By 1889 he originated the first All-american team, assigning super star status to Yalies William (Pudge) Heffelfinger, Charles O. Gill, Amos Alonzo Stagg, William Rhodes and H. McBride, plus Arthur Cuanock, John S, Cranston and James T. Lee of Harvard and Hector Cowan, William J. George and Edgar Allen Poe, Roscoe Channing Jr.. Knowlton Ames, plus two subs named Donnelly Janeway and Black from Princeton filled out the team.

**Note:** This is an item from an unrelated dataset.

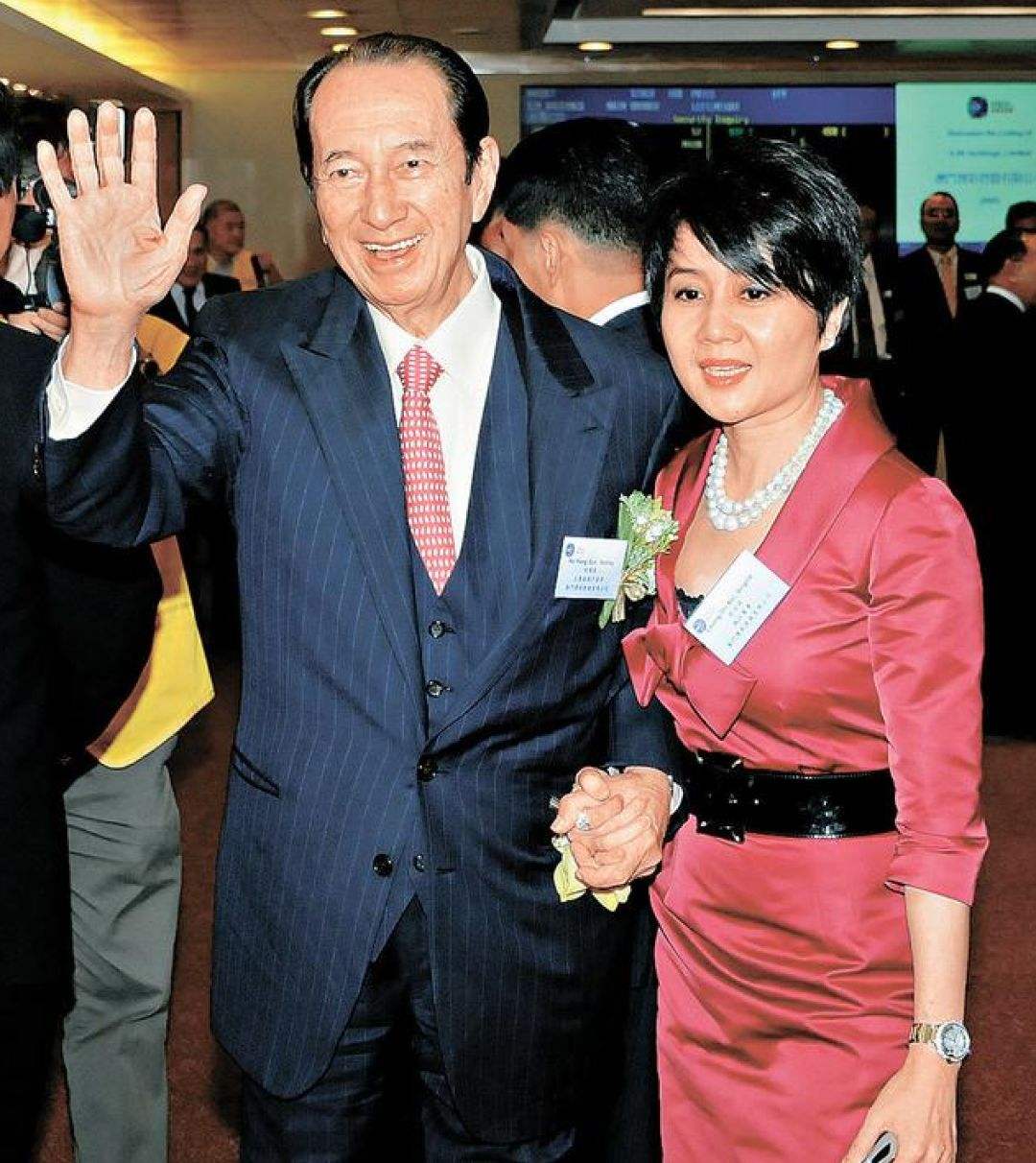 洗米华个人简介,洗米华辉煌了20年吗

Camp's expertise on football was recognized early, and he was appointed to the rules committee, where he ruled almost like a monarch for the next half century. The elder statesman of the sport was steadfast against legalizing the forward pass, a favorite new rule proposed by Georgia Tech coach John W. Heisman and supported by Stagg, the long time coach at University of Chicago. Meanwhile, the game had taken on some controversial nuances, such as the massed plays of the 1890s, and to prevent outlawing the sport other top figures lobbied President Teddy Roosevelt to intervene in what had been Camp's near-private domain, rules making football safer for the players. In a White House meeting, he urged that rules detrimental to the health of college students be changed. That resulted in legalizing the forward pass, which completed a transition to the modern game.
Meanwhile, Camp's image as a father figure in college football lived on to beyond his death in 1925. His many contributions to football are still being enjoyed by players, coaches and fans today. He had lived to deserve the title given him early in his career by sportswriter Casper Whitley, "father of American football."